The Grammar of God

A Journey into the Words and Worlds of the Bible

Ebook

About the Book

For readers of Bruce Feiler’s Walking the Bible and Kathleen Norris’s The Cloister Walk comes a powerful exploration of the Bible in translation.

Aviya Kushner grew up in a Hebrew-speaking family, reading the Bible in the original Hebrew and debating its meaning over the dinner table. She knew much of it by heart—and was therefore surprised when, while getting her MFA at the University of Iowa, she took the novelist Marilynne Robinson’s class on the Old Testament and discovered she barely recognized the text she thought she knew so well. From differences in the Ten Commandments to a less ambiguous reading of the creation story to a new emphasis on the topic of slavery, the English translation often felt like another book entirely from the one she had grown up with.

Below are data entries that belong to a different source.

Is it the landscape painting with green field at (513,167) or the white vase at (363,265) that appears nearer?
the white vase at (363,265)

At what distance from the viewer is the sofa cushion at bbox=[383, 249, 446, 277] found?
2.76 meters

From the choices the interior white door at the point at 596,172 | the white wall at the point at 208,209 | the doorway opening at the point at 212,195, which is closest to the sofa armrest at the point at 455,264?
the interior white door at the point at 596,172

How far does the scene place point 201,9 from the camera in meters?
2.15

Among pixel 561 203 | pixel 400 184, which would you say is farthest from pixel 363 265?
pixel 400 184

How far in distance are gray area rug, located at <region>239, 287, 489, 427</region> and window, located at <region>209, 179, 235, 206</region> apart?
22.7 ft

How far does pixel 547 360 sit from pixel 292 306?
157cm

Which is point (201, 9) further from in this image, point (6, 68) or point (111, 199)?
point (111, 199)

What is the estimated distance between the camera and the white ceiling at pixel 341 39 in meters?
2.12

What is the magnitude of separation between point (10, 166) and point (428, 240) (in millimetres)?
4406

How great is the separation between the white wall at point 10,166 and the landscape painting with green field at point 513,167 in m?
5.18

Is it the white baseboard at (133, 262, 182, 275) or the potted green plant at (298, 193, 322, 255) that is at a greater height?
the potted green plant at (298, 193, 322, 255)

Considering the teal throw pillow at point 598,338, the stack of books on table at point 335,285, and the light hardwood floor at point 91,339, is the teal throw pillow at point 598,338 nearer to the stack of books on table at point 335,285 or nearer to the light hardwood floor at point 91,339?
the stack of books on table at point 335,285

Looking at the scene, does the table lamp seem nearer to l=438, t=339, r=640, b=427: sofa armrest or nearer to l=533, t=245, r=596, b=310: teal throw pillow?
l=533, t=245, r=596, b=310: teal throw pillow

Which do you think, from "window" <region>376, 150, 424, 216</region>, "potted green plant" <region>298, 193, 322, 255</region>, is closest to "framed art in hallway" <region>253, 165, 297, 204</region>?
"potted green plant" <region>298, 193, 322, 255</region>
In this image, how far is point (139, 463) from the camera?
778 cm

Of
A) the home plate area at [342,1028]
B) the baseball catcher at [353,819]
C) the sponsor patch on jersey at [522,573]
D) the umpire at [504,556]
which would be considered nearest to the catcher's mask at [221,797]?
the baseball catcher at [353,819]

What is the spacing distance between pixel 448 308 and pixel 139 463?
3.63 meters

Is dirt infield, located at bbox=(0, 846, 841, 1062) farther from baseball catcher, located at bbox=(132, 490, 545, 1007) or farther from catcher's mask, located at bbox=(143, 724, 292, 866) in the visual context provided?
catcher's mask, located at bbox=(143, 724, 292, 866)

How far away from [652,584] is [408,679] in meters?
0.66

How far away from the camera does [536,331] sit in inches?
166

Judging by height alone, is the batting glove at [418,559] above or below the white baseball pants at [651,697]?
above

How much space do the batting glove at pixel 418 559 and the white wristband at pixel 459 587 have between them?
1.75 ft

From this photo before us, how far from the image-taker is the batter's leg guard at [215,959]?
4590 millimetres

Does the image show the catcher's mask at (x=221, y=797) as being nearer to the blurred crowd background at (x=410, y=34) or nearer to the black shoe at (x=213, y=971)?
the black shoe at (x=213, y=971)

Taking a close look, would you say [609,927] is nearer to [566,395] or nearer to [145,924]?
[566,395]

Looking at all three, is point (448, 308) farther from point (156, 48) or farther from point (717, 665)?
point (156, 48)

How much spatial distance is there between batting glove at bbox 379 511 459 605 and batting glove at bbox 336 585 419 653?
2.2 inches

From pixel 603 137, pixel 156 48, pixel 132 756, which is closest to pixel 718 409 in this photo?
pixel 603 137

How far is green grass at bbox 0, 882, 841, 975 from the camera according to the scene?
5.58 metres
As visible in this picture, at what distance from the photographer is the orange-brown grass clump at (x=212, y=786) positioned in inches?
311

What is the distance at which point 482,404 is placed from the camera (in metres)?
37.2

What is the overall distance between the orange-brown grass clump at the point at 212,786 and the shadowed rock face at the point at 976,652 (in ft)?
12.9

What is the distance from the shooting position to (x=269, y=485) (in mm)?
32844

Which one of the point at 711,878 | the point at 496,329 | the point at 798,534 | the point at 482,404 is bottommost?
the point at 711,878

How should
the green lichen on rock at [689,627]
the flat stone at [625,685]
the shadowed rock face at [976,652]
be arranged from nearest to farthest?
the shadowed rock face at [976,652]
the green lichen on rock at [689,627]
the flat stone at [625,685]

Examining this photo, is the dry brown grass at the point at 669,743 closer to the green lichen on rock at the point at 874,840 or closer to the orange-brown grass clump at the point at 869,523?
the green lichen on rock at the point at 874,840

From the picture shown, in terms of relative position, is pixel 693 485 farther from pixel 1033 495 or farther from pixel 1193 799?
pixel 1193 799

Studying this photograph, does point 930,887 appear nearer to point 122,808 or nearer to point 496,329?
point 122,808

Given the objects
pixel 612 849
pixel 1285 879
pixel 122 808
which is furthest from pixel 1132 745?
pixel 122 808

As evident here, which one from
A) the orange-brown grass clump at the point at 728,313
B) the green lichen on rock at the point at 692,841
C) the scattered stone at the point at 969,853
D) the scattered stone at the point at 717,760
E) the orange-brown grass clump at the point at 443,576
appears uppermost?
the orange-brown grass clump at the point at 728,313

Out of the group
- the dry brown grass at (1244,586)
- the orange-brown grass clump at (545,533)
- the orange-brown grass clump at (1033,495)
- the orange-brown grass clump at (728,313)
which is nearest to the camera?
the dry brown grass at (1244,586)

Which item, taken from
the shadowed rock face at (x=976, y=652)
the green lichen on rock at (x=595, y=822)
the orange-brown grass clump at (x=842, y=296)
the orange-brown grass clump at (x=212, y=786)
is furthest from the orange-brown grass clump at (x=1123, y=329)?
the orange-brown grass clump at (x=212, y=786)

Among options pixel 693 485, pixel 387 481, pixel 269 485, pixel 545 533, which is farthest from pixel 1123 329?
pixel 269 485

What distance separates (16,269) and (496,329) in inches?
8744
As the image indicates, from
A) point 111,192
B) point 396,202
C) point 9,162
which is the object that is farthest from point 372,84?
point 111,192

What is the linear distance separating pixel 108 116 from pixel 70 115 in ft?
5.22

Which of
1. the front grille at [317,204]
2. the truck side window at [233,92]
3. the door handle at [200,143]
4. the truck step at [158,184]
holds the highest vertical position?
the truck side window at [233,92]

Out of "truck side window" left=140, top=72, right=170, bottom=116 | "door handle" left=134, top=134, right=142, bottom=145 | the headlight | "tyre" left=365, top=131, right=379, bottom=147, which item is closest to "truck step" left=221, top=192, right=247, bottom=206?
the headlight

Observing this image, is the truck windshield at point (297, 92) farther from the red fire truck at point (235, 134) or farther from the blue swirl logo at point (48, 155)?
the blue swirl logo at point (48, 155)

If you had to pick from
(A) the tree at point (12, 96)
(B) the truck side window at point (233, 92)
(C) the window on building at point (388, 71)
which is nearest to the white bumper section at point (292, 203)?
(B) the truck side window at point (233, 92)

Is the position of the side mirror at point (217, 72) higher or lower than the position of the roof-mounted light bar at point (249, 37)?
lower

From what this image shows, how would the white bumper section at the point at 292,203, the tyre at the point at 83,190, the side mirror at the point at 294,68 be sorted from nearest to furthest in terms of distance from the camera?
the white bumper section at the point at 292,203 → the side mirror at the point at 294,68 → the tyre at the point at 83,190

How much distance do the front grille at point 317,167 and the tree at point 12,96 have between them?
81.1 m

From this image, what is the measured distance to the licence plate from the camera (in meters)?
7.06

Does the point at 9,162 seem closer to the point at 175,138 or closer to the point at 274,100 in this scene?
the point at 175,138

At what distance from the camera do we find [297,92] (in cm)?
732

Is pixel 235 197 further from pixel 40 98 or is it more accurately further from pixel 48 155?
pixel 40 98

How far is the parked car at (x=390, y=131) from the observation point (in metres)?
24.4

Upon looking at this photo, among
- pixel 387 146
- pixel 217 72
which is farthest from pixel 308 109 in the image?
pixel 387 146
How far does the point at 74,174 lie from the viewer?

Kushner began discussing the experience with Robinson, who became a mentor, and her interest in the differences between the ancient language and the modern one gradually became an obsession. She began what became a ten-year project of reading different versions of the Hebrew Bible in English and traveling the world in the footsteps of the great biblical translators, trying to understand what compelled them to take on a lifetime project that was often considered heretical and in some cases resulted in their deaths.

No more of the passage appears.